Two Kinds of Programs

As I’ve noted, efficiency is important for all application domains. Additionally, there is a small subset of programs, such as system-level software, embedded systems, intensive computational applications, and real-time games, that require extremely high levels of efficiency. Most programs don’t. Unless you write those types of high-performance applications, you probably don’t need to worry about squeezing every ounce of speed out of your C++ code. Think of it as the difference between building normal family cars and building race cars. Every car must be reasonably efficient, but sports cars require extremely high performance. You wouldn’t want to waste your time optimizing family cars for speed when they’ll never go faster than 70 miles per hour.

Is C++ an Inefficient Language?

C programmers often resist using C++ for high-performance applications. They claim that the language is inherently less efficient than C or a similar procedural language because C++ includes high-level concepts, such as exceptions and virtual member functions. However, there are problems with this argument.

When discussing the efficiency of a language, you cannot ignore the effect of compilers. Recall that the C or C++ code you write is not the code that the computer executes. A compiler first translates that code into machine language, applying optimizations in the process. This means that you can’t simply run benchmarks of C and C++ programs and compare the results. You’re really comparing the compiler optimizations of the languages, not the languages themselves. C++ compilers can optimize away many of the high-level constructs in the language to generate machine code similar to, or even better than, the machine code generated from a comparable C program. These days, much more research and development is poured into C++ compilers than into C compilers, so C++ code might actually get better optimized and might run faster than C code.

Critics, however, still maintain that some features of C++ cannot be optimized away. For example, as Chapter 10, “Discovering Inheritance Techniques,” explains, virtual member functions require the existence of a vtable, also known as virtual table, and an additional level of indirection at run time, possibly making them slower than regular nonvirtual function calls. However, when you really think about it, this argument is unconvincing. Virtual member function calls provide more than just a function call: they also give you a run-time choice of which function to call. A comparable non-virtual function call would need a conditional statement to decide which function to call. If you don’t need those extra semantics, you can use a non-virtual function. A general design rule in the C++ language is that “if you don’t use a feature, you don’t need to pay for it.” If you don’t use virtual member functions, you pay no performance penalty for the fact that you could use them. Thus, non-virtual function calls in C++ are identical to function calls in C in terms of performance.

What you need to do:
**1.** Name every kind of program that the passage on C++ efficiency says requires extremely high levels of efficiency.
**2.** Carry on the passage on C++ efficiency, starting after its final sentence and keeping its textbook voice.
The material comes from a source other than the passage on C++ efficiency.

Data provided:
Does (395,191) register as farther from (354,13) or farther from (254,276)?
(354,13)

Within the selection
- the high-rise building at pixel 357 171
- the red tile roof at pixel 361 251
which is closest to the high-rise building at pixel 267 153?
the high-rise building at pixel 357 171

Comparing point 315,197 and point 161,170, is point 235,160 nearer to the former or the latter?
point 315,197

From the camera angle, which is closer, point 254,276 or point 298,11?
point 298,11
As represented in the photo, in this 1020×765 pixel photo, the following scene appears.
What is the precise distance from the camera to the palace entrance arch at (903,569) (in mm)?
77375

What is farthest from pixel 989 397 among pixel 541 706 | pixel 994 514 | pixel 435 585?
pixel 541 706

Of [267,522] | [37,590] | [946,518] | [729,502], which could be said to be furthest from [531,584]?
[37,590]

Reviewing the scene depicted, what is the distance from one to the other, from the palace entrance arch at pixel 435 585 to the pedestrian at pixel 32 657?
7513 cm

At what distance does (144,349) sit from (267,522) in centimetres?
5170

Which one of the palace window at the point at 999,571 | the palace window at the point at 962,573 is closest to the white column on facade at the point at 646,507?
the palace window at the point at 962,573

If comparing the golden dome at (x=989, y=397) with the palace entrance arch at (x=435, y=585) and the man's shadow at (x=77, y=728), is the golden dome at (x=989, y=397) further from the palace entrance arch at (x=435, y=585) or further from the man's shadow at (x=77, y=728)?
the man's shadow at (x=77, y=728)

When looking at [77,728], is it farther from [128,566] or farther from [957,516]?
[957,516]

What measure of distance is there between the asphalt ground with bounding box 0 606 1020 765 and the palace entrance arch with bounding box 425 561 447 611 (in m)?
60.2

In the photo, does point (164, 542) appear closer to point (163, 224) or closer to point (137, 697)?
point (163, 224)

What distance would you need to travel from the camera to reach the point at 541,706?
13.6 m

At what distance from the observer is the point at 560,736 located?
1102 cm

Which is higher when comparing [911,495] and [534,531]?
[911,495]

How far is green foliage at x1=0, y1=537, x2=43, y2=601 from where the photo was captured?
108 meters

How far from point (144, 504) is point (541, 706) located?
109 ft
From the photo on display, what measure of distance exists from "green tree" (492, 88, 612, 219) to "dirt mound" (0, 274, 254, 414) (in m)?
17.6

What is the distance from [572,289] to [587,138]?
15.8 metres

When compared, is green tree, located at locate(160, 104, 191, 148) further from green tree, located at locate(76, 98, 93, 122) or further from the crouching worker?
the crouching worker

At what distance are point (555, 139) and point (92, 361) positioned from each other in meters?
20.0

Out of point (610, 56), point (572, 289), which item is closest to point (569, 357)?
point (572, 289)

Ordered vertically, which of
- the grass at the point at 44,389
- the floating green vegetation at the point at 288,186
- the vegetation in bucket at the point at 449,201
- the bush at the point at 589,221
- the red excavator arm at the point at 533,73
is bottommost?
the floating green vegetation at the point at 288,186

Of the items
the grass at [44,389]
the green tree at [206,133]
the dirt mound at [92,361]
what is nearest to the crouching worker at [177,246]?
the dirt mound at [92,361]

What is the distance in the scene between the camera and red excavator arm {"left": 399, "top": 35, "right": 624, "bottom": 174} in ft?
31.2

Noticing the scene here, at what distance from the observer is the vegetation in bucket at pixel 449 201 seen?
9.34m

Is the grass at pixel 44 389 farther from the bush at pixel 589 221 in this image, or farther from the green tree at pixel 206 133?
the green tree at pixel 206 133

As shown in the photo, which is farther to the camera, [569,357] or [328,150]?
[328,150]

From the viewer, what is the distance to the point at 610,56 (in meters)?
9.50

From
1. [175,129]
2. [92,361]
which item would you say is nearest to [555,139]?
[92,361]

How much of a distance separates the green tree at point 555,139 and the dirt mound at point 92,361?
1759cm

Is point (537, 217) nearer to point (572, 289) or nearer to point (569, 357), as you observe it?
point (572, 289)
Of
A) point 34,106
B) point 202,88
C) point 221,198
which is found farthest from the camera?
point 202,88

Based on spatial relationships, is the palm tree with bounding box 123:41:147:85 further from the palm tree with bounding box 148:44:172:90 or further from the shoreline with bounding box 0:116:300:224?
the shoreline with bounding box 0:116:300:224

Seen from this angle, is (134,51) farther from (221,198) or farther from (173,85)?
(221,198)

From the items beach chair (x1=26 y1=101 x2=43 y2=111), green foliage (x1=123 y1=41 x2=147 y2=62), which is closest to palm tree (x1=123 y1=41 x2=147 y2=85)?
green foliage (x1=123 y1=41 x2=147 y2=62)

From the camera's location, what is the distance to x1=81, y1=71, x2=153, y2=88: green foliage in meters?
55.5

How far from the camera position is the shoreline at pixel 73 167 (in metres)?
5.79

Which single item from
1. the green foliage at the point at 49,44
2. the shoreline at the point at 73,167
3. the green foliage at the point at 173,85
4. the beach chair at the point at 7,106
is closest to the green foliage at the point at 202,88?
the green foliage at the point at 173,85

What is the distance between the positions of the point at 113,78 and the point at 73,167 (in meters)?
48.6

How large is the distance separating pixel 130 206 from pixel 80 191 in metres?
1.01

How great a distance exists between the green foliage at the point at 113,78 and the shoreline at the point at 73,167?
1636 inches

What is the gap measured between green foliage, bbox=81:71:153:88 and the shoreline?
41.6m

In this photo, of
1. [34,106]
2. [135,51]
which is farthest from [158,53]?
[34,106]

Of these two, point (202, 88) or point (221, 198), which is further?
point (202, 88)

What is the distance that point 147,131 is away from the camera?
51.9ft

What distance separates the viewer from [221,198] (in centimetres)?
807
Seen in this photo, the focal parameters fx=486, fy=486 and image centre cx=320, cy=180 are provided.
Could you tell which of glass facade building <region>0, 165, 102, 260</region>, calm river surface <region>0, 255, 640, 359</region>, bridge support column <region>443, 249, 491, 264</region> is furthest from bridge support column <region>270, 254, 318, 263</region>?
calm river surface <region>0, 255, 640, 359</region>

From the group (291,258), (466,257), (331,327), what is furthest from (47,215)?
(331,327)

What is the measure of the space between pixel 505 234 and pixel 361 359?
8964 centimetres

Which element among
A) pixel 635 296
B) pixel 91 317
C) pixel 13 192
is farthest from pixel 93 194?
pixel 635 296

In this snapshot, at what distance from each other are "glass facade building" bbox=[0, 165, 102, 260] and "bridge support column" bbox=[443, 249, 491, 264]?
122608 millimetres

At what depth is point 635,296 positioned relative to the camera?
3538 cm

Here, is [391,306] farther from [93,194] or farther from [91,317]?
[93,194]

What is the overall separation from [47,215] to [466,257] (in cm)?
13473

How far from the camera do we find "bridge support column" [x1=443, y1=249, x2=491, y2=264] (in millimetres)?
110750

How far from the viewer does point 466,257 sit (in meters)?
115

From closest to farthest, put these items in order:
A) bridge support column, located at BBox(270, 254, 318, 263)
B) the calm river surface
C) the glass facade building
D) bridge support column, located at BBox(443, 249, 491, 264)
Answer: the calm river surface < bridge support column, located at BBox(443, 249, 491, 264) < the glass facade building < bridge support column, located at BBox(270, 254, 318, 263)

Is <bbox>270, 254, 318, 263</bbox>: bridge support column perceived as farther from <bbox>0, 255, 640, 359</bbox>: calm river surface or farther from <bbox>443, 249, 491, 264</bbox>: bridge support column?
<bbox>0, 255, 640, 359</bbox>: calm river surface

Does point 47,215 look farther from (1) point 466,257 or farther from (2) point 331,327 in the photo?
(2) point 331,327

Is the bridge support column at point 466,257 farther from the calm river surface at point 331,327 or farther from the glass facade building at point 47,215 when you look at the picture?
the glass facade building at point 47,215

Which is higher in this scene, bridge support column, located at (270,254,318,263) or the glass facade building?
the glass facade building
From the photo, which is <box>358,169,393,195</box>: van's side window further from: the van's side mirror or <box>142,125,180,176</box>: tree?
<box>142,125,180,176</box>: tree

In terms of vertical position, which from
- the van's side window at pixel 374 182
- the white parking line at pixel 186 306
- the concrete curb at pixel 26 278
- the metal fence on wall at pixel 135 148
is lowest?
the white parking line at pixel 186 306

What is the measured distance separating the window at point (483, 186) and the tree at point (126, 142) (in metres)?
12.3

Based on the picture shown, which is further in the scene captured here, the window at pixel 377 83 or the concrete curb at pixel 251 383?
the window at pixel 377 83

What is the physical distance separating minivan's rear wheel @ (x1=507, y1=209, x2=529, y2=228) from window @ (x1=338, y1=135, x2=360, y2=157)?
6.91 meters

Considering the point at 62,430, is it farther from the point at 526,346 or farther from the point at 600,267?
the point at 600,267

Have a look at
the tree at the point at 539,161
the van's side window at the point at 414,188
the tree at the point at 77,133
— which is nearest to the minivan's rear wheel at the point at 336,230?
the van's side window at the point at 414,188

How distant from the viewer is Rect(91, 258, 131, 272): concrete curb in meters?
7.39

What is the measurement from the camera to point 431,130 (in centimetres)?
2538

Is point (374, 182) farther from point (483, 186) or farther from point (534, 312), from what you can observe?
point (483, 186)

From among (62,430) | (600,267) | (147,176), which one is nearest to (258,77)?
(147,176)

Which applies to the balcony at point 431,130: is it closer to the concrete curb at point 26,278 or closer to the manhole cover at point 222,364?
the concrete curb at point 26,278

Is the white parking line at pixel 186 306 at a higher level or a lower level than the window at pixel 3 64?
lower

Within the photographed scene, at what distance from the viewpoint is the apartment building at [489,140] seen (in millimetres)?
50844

Exercise answers:
**1.**
- System-level software
- Embedded systems
- Intensive computational applications
- Real-time games

**2.**
Far more important, the high-level constructs of C++ enable you to write cleaner programs that are more efficient at the design level, are more readable, are more easily maintained, and avoid accumulating unnecessary and dead code.

I believe that you will be better served in your development, performance, and code maintenance by choosing C++ instead of a procedural language such as C.

There are also other higher-level object-oriented languages such as C# and Java, both of which run on top of a virtual machine. C++ code is executed directly by a CPU; there is no such thing as a virtual machine to run your code. C++ is closer to the hardware, which means that in most cases it runs faster than languages such as C# and Java.

LANGUAGE-LEVEL EFFICIENCY

Many books, articles, and programmers spend a lot of time trying to convince you to apply language-level optimizations to your code. These tips and tricks are important and can speed up your programs in some cases. However, they are far less important than the overall design and algorithm choices in your program. You can pass-by-reference all you want, but it won’t make your program fast if you perform twice as many disk writes as you need to. It’s easy to get bogged down in references and pointers and forget about the big picture.

Furthermore, some of these language-level tricks can be performed automatically by good optimizing compilers. A rule of thumb is that you should never spend time optimizing a particular area, unless a profiler, discussed later in this chapter, tells you that that particular area is a bottleneck.

That being said, using certain language-level optimizations, such as pass-by-reference, is just considered good coding style.

In this book, I’ve tried to present a balance of strategies. So, I’ve included here what I feel are the most useful language-level optimizations. This list is not comprehensive but is a good start to write optimized code. However, make sure to read, and practice, the design-level efficiency advice that I offer later in this chapter as well.

Apply language-level optimizations thoughtfully. I recommend making a clean, well-structured design and implementation first. Then use a profiler, and only invest time optimizing those parts that are flagged by a profiler as being a performance bottleneck.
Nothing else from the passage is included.